John McCain- McTragedy. No explanation needed.

Tom Tancredo- Slim Pickins. He played the B-52 pilot who rode the nuke in on Dr. Strangelove.

Mike Huckabee- Jared. Every time you ask him a policy question, his solution is for everyone to lose weight. Go have a sub sandwich, Mike, and leave me to my trans-fats. They're really not responsible for terrorism.

Tommy Thompson (not pictured)- Fraggle. This guy looks like a muppet washed on hot with bleach. I didn't draw him, because he's so much fun to draw, I want to give him all the room and detail his horrid misfigurement deserves.

Duncan Hunter (not pictured)- Fence Guy. "I built the fence along the border in Southern California" is supposed to carry you to the White House? Shut up, dumbass!

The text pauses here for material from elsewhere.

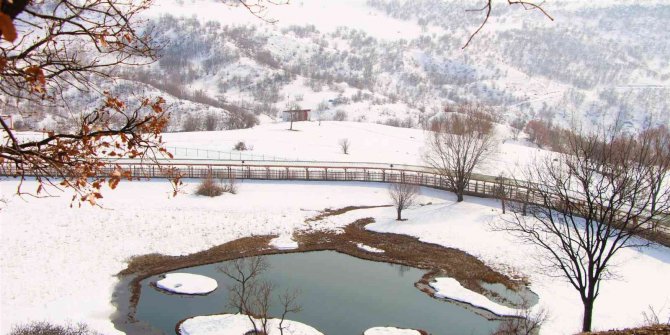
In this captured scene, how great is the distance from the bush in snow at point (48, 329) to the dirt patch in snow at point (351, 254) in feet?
5.60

Repubelickin' '08 Strategy: Suicide

Many Repubelicans in the US House and Senate have spent the last 8 months distancing themselves from Bush's Iraq policy. After the 2006 election, that seemed to be a smart move, if you liked your job. The only problem is that GOP upstarts still subscribe to the foreign policy guideline of "kill 'em all, and let God sort 'em out." This means they'll have primary challenges from new pro-war punks this Spring.

What could be better than a whole bunch of Repubelicans, who were too chickenshit to stand up for what's right so they did it when it was "safe", getting devoured by a bunch of morons who, if they get a nomination, will be out of touch with 70% of America?

The GOP is going to write the book, over the next decade, on achieving political irrelevance.

Monday, August 6, 2007

Angry Little French Pirate Storms Reporters' Boat

Photojournalists Jim Cole (AP) and Vince DeWitt were treated to the French version of Woody Harrelson on Sunday, when French President Nicolas Sarkozy became enraged at them for doing their job. He had previously issued a request to be left alone, but like an arrogant little Frenchman, he gave it in French and then expected it to be understood in New Hampshire. Fortunately, for our own amusement, some of the reporters didn't get the interpretation until it was too late.

As Sarkozy and his family were riding in a boat on Lake Winnipesaukee, he noticed the two photographers snapping shots of him and his party. He was overcome with Napoleonic rage, and had the boat steered towards the journalists, so that he could jump onto their boat and scream at them up close. Of course, having not understood enough French to get the jist of "leave us alone", the reporters were clueless about the angry spitting and "sacre bleu" half-naked Frenchness now on their boat.

Eventually, one of the women on the boat was coaxed into doing something outside of her 35-hour workweek, and explained in English why Niccy was pissed. It's a good thing she wasn't in a rush to help, because the idea of a little French guy with no shirt on jumping into someone else's boat to scream at them because he forgot to bring an English interpreter with him to America is just too funny. Look at his angry Frenchness. HA!